This summer a presumptive blockbuster, Terminator Genisys, hit theaters — and fizzled. But at least one thing about that film was worth a second look. Its cyborgs are made of infinitesimal particles with their own bizarre ability to manipulate matter — you can shoot them full of bullets, and they reconstruct themselves before your eyes, with a shimmer of silver meant to represent the particles’ almost magical powers. What the movie calls mimetic polyalloy doesn’t exist, but its vision of a world in which the tiniest bits of matter reshape how we live and who we are is achievable, even close at hand.
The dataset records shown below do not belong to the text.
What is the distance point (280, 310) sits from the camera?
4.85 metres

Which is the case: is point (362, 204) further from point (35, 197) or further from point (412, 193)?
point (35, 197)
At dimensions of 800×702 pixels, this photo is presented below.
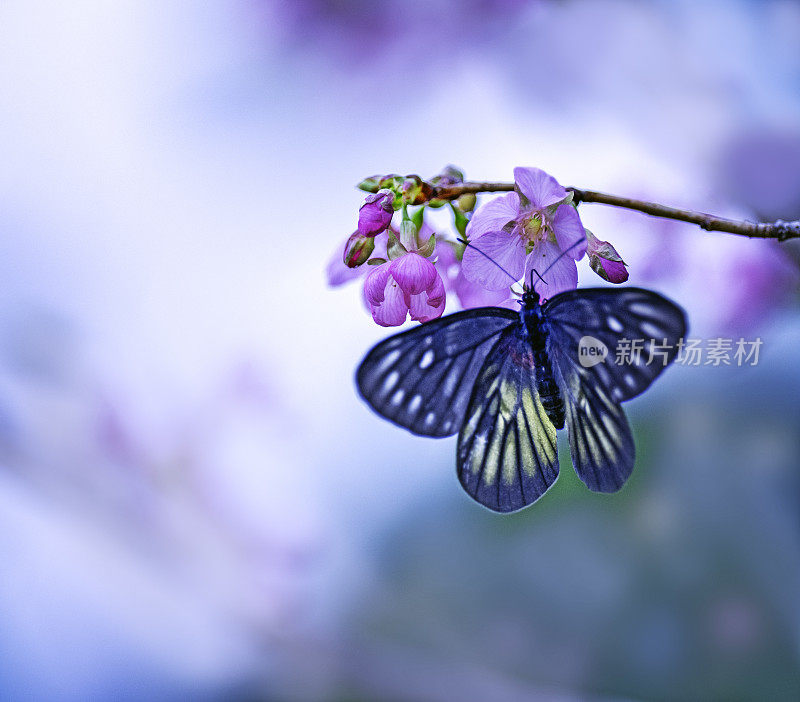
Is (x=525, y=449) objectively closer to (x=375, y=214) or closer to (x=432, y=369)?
(x=432, y=369)

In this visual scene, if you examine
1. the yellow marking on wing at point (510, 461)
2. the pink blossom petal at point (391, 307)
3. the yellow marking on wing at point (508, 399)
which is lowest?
the yellow marking on wing at point (510, 461)

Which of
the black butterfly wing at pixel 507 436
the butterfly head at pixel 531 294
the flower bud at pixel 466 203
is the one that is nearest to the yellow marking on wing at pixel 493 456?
the black butterfly wing at pixel 507 436

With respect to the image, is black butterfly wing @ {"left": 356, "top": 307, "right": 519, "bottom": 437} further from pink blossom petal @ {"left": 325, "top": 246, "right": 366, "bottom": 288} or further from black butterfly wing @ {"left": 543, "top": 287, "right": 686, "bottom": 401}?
pink blossom petal @ {"left": 325, "top": 246, "right": 366, "bottom": 288}

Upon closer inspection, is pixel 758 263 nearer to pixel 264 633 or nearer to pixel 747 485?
pixel 747 485

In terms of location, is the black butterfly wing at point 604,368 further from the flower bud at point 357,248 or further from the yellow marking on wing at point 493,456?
the flower bud at point 357,248

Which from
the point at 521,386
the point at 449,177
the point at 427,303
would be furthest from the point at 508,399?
the point at 449,177

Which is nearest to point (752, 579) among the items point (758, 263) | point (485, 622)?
point (485, 622)

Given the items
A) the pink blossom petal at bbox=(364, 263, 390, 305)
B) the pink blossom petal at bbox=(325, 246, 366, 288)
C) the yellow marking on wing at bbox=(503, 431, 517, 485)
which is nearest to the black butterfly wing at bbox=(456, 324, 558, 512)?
the yellow marking on wing at bbox=(503, 431, 517, 485)
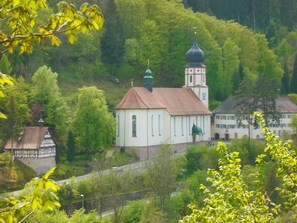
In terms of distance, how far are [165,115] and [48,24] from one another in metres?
50.3

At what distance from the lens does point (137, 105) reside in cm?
5419

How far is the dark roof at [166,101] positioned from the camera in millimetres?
54250

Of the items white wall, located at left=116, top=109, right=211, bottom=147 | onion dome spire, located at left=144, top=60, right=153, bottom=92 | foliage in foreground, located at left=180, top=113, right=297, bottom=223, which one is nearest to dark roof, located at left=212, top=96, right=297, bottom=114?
white wall, located at left=116, top=109, right=211, bottom=147

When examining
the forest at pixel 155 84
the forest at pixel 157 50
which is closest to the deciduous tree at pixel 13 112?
the forest at pixel 155 84

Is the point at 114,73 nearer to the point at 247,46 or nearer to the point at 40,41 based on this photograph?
the point at 247,46

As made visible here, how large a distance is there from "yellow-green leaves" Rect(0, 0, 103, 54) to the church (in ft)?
154

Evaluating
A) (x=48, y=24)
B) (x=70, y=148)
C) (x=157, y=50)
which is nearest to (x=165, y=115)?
(x=70, y=148)

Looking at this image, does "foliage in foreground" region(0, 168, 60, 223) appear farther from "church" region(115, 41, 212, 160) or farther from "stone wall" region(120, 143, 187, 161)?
"church" region(115, 41, 212, 160)

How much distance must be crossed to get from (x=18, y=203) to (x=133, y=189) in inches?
1508

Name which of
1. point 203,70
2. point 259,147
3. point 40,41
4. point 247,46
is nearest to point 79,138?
point 259,147

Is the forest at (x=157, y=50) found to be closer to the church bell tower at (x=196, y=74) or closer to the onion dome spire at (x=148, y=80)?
the onion dome spire at (x=148, y=80)

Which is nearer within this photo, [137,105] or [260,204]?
[260,204]

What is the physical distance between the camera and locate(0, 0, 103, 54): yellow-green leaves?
241 inches

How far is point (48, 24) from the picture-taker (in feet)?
20.7
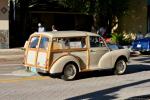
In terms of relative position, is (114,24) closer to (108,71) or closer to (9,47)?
(9,47)

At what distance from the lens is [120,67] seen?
15930 millimetres

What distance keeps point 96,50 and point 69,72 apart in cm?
139

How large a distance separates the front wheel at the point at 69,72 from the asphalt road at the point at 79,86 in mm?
190

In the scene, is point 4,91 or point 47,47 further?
point 47,47

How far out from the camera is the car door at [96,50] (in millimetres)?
15109

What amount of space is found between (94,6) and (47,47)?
1543 centimetres

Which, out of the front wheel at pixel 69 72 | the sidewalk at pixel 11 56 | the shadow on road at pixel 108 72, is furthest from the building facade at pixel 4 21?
the front wheel at pixel 69 72

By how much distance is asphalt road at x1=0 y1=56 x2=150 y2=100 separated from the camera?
37.9 feet

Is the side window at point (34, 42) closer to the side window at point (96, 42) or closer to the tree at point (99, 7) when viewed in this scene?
the side window at point (96, 42)

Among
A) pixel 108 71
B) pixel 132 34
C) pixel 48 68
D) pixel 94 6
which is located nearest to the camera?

IBM recently announced that it had successfully manufactured a 7-nanometer computer chip — an enormous breakthrough for computer scientists and investors interested in anything tech. All the biggest innovations in technology depend on small size, especially the tininess of semiconductor integrated circuits, or computer chips. The smaller a chip is, the faster it is, the less power it requires and the less expensive it is to make at scale. Our lives as we know them would simply not be possible without these almost unspeakably minuscule chips and the computers into which they can be assembled: Cell phones, tablets, wearables and smart devices have all been made feasible by rapid advances in semiconductor manufacturing as described by Moore’s Law, which predicts that computing power should double every eighteen months.
The standard chip size in a personal computer is currently 22 nanometers, or 22 billionths of a meter, or 2.2 millionths of the thickness of a sheet of paper. Smaller chips, 14 nanometers in size, are already in the hands — or in the devices in the hands — of consumers, primarily in laptops and smartphones, and the drive to make them even tinier hasn’t decreased an iota despite a certain recent lack of results. Intel Corp., the largest chip manufacturer in the world, has announced development on 10-nanometer chips, though the company has not yet produced a working demonstration. But IBM’s recent achievement — chips half the size of the latest and greatest on the market — not only put Intel in the shade, it reenergized the idea that chips can get smaller, pointing the way toward computing power perhaps five times greater than what we’ve yet known. And all this at a moment when innovation seemed to have stalled, disobeying Moore’s Law.
More quietly, IBM has also predicted that by 2020 it will manufacture chips for commercial use in which carbon nanotubes will replace silicon entirely. The silicon for which the famous valley was named has been the primary stuff of semiconductors for decades. But carbon nanotubes — structures of atoms about 1.4 nanometers in size — can be used as transistors; like silicon, they are able to manipulate electric currents, turning them on and off to create information encoded as zeros and ones. A team of Stanford electrical engineers has built circuits in which carbon nanotubes are stacked on top of a silicon semiconductor, indicating that we might see chips made of both materials. Whether you look to private industry or to the academy (and the two are never separate in tech), chips of 5 nanometers and smaller seem within reach.
There are obstacles. Manufacturing tiny chips already requires special clean conditions, since they’re printed using light. But to print the tiniest of tiny chips, IBM employed a method called extreme ultraviolet (EUV) lithography that’s so delicate most labs can’t replicate it: Not just motes of dust or jostling but ambient vibrations in a building’s foundations can interrupt the printing process. But this too is an opportunity. Savvy investors might look for those chip manufacturers in the U.S. as well as overseas that are ready and willing to construct superstable fabrication facilities or that seem to be investing heavily in research and development or partnerships related to EUV. At the moment, the world’s single largest producer of photolithography supplies is ASML Holding, which is working to bring EUV tech to the market; competitors include Applied Materials and Taiwan Semiconductor Manufacturing Co.
And in the meantime, IBM may have reintroduced itself as a major competitor in semiconductor design. Intel still owns chip production, from design to fabrication, and it would be unwise to say that it will topple anytime soon. Nor does IBM fabricate chips itself, having sold its microelectronics facilities to GlobalFoundries, a global corporation owned by the Abu Dhabi government. Advanced Micro Devices — Intel’s only real competitor at the moment — and GlobalFoundries have been working together since 2009; AMD took a piece of the IBM sell-off. When 7-nanometer chips are finally licensed for the marketplace, AMD and GlobalFoundries are first in line for the rights to build them.
The truly futuristic perspective on nanotechnology includes many things we’ve seen in the movies. Some of these have seemed so impossible as to appear only as magic: invisibility cloaks, for instance, which may be attainable using semiconducting thread made of nanoparticles, flexible screens and nanocomputers so fast they can understand and display hyperrealistic dynamic camouflage in real time. (We’ve already got nano sheets that replicate the mirage effect, displacing heat and light to trick the brain into thinking an object has disappeared.) Nanotech is coming, whether or not the Terminator — or IBM — will be back.